# SELECTED EXCERPT start
No. Separate communications will come to staff about that judgement, and staff do not need to do anything differently in relation to the Johnson judgement.
Q: Are HMPPS staff allowed to express a view about suitability for release outside of the report and oral hearing – for example, are we allowed to express a view in a MAPPA meeting?
Yes. There is nothing preventing you from discussing your professional assessment and views outside of the parole reports or oral hearings, including in any kind of professionals meeting and including in conversation with the prisoner. Having an honest and transparent relationship with the individuals we supervise is crucial to assessing and managing risk and enabling people to change.
One of the concerns staff may have is that if they express their view about the suitability of release to the prisoner, this could be repeated by the prisoner in the hearing and staff could be questioned whether this was the case. If this happens, staff should respond by explaining that they are no longer allowed to provide a view or recommendation in the hearing.
As part of preparation for the hearing, HMPPS staff should discuss the process with the prisoner; it will also be important for staff to explain these changes to prisoners. This could include explaining that in their evidence, staff will advise whether risks have reduced, what the sentence and risk management plan is and what, if any, further measures are required to reduce risk. Staff should explain that they won’t be able to express a view or recommendation about suitability for release, and that if questioned about their view, they will have to politely decline to answer. Staff should tailor their approach to each individual they work with in order to establish what would be helpful to explain and how.
Q: What should I tell the prisoner?
It will be important as part of your ongoing conversations with the prisoner to discuss this change. We are planning to ensure that information provided to the prisoner about parole and recall reports includes information about these changes. It may be that we are not able to produce these new leaflets prior to 14 July. You can and should talk about release and have a full and frank conversation as you normally would. It would be helpful to reassure prisoners that any progress they have made in custody will be properly reflected in the reports and hearings. You may wish to consider whether they would benefit from any additional support and what the impact of these changes will be on their wellbeing.
Q: What does this mean for executive release?
This is one of the issues that the central policy team are looking at urgently. We will be able to update staff in due course. We will be updating this document so please save the link.
# SELECTED EXCERPT end
# GIVEN RECORDS start
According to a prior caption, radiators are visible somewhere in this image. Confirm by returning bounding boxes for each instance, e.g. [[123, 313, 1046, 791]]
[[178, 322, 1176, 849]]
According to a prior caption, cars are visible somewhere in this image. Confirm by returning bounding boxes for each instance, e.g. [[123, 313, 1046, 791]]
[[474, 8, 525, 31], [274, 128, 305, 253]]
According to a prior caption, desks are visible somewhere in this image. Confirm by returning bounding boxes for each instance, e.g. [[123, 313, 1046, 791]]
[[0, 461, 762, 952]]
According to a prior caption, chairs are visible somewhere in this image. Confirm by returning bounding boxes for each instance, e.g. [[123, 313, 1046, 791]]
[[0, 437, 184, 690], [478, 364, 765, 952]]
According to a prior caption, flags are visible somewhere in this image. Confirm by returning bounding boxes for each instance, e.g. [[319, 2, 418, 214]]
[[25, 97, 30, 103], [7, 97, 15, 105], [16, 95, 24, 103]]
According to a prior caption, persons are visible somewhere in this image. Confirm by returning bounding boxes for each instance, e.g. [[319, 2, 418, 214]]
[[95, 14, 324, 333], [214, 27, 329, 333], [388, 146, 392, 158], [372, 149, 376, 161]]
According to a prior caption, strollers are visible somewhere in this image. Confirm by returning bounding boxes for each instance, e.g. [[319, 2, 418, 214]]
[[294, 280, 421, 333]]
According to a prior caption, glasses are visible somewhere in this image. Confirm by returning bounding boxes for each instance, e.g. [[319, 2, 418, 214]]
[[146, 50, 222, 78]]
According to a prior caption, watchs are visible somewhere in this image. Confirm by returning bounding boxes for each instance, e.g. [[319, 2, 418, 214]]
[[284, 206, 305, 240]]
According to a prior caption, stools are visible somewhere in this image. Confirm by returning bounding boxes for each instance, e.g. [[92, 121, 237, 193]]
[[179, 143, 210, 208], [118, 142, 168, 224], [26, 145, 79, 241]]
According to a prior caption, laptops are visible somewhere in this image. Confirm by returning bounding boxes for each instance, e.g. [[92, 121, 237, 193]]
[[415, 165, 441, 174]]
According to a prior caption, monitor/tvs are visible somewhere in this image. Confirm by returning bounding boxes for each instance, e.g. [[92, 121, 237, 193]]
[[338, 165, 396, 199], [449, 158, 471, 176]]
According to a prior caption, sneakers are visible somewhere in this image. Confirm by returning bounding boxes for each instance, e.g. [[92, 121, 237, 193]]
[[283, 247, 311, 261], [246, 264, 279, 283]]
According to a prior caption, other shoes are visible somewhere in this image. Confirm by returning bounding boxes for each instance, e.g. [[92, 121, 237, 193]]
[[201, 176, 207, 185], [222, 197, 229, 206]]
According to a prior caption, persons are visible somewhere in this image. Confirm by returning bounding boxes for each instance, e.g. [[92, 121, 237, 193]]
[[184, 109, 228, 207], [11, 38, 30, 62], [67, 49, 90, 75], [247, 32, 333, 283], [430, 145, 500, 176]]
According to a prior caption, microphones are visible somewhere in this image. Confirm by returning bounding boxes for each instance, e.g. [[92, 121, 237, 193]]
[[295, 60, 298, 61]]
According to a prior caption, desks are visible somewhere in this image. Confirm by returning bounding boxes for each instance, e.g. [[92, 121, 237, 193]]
# GIVEN RECORDS end
SHORT EXERCISE 1
Condense the paragraph of the parole guidance that begins "As part of preparation for the hearing" into a short bulleted list, keeping its main facts.
SHORT EXERCISE 2
In the listing, rewrite everything from the line containing "According to a prior caption, other" down to the line containing "[[201, 176, 207, 185], [222, 197, 229, 206]]", with "other shoes" changed to "boots" and nothing else altered.

COMPLETE ANSWER 1
- HMPPS staff should discuss the hearing process with the prisoner and explain these changes.
- Staff can explain that their evidence will say whether risks have reduced, what the sentence and risk management plan is, and what further measures, if any, are needed to reduce risk.
- Staff should explain that they cannot give a view or recommendation on suitability for release and will politely decline to answer if asked.
- Staff should tailor their approach to each individual to decide what would be helpful to explain and how.

COMPLETE ANSWER 2
According to a prior caption, boots are visible somewhere in this image. Confirm by returning bounding boxes for each instance, e.g. [[92, 121, 237, 193]]
[[201, 176, 207, 185], [222, 197, 229, 206]]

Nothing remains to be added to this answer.